You are not alone if you had a hard time understanding what exactly Regularization is and how it works. Regularization can be a very confusing term and I’m attempting to clear up some of that in this article.

In this article I’ll do three things: (a) define the problem that we want to tackle with regularization; then (b) examine how exactly regularization helps; and finally (c) explain how regularization works in action.

Data scientists take great care during the modeling process to make sure their models work well and they are neither under- nor overfit.

Let’s say you want to predict house prices based on some features. You start with one feature, floor area, and you build your first regression model.

*house_price = a+ b1*floor_area + e*

But you know very well that floor space is just one criteria, there are many other factors — such as the number of bedrooms, garage condition, neighborhood characteristics, school district and many more— that a buyer potentially considers before making a purchasing decision. So your first model is clearly an underfit.

At the other extreme, you could end up selecting 200 different features that can potentially impact house prices. So you built a really complex model and tested it on the training data and found that it performed great! However, when it comes to making predictions on unseen/test data the model does poorly. Why is that? One reason is — the complex model that you just built “learned” every bit of noise but missed the signal in the training data.
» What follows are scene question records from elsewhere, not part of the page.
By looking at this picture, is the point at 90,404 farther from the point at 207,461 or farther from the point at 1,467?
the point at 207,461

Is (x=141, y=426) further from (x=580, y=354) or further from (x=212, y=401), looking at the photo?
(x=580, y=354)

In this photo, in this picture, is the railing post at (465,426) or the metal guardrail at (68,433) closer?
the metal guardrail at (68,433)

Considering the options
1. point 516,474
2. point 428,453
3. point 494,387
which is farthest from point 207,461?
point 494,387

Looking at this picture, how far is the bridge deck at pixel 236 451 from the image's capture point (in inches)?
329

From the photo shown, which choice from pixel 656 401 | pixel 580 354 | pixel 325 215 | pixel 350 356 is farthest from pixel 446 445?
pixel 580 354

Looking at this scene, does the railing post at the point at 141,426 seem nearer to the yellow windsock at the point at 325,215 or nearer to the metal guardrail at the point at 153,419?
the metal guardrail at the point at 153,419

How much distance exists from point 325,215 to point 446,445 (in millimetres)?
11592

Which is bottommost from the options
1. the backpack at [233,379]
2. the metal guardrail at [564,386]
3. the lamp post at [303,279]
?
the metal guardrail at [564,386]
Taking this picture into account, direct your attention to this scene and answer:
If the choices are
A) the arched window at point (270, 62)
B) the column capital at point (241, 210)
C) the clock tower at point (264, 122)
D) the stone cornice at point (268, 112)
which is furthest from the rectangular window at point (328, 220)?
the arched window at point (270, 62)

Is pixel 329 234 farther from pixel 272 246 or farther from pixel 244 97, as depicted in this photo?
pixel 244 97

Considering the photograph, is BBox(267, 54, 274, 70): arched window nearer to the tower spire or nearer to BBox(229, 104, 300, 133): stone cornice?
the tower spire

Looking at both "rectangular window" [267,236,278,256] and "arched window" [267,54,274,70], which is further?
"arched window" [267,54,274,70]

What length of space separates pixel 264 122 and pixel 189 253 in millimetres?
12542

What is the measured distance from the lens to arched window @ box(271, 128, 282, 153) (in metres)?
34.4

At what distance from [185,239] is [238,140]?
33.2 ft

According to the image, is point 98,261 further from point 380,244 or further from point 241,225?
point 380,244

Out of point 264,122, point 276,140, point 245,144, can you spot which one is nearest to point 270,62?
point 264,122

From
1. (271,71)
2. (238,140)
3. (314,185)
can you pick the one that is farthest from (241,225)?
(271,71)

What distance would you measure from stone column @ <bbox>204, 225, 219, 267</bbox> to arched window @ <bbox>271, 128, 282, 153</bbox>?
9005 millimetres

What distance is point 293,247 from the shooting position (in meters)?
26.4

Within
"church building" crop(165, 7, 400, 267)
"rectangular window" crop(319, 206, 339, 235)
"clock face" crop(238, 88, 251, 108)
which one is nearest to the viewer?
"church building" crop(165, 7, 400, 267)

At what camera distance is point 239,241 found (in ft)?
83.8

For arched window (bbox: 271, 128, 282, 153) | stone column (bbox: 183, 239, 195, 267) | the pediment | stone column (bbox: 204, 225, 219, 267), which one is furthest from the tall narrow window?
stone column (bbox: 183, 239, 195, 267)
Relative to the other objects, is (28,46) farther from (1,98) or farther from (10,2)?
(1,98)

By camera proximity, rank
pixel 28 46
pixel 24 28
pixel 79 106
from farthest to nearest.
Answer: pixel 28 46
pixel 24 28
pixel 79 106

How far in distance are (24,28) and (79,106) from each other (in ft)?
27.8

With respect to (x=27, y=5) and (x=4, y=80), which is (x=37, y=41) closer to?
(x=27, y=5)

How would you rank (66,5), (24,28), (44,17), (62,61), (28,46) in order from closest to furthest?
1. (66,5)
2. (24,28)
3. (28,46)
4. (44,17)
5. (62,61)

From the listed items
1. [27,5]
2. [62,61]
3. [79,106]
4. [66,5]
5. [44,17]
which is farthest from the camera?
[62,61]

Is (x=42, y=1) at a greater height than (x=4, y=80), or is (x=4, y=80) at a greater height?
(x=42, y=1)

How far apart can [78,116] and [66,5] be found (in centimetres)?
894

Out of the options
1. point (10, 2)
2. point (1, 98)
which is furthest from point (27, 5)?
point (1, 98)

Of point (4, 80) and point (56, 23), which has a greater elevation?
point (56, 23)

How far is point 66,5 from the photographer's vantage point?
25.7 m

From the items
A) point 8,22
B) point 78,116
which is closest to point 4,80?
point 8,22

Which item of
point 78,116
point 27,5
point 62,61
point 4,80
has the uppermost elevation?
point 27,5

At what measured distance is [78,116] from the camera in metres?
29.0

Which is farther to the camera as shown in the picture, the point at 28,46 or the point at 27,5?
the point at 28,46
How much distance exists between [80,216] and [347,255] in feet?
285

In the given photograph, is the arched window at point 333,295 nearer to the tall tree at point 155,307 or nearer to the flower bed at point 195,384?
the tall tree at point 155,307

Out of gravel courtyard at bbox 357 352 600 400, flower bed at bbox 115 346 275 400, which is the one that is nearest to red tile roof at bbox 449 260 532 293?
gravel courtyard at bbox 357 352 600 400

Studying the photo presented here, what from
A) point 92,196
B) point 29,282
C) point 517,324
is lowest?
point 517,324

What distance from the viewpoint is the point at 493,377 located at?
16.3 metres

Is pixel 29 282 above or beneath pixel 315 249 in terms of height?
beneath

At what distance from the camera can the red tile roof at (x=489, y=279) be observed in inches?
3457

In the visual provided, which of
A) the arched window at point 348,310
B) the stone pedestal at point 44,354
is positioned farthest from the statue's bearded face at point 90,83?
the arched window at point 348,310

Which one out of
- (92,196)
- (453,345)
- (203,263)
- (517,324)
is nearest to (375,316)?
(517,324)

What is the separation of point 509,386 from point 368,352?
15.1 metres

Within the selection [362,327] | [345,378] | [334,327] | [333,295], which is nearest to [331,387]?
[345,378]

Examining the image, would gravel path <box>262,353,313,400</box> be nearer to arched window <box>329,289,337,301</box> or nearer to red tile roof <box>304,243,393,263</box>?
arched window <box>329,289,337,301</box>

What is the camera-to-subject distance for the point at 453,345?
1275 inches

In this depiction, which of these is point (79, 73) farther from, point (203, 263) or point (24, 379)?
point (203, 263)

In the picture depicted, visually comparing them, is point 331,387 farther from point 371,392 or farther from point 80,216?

So how to find the sweet spot where a model is NOT too complex but complex enough to pick up the signal and performs relatively well in out-of-sample data?

**Regularization **finds that sweet spot.

Ideally, if we had a large number of features, we’d add in features one by one and in different combinations to see their impacts on model performance and choose the best model based on the performance metric.

*house_price = floor_area + garage_condition — — — — — — — (model 1)*

*house_price = garage_condition+ bedrooms — — — — — — — -(model 2)*

*house_price = floor_area + garage_condition+ bedrooms — —(model 3)*

… and so on.

Do you see the problem here? If we did feature selection that way, we’d end up running thousands of models with different feature combinations and parameter values.

It works differently in machine learning. We choose an algorithm, then select all the features at once, run the model and evaluate model performance at the very end. But aren’t we overfitting with lots of features that we actually want to avoid?

That’s where regularization comes in handy. Even if we have redundant features, regularization *controls* their effects and makes them less sensitive and sometimes lets them go. It is done by shrinking model coefficients towards zero.

Let’s start with the **cost function** (a.k.a **objective function)** that we want to optimize in regression.

You know what a cost function is, right?

The difference between a predicted and an actual value is called the *error*. Every data point in a dataset creates such errors, and the role of a cost function is to quantify these errors. And in linear regression, the objective is to minimize those errors to find the best fit model.

There are several cost functions out there such as Mean Squared Error (MSE), Mean Absolute Error (MAE), Root Mean Squared Error (RMSE) etc. but they all do the same thing — quantifying errors.

As an example, this is how MSE works:

- it takes differences between observed and predicted values (Y — Y-hat) for each data point (
*i*), - squares the difference,
- repeats the process for all points,
- sums them up, and finally
- takes an average by dividing by the number of data points (
*n*).

It is the value of MSE that we want to minimize to find the best model.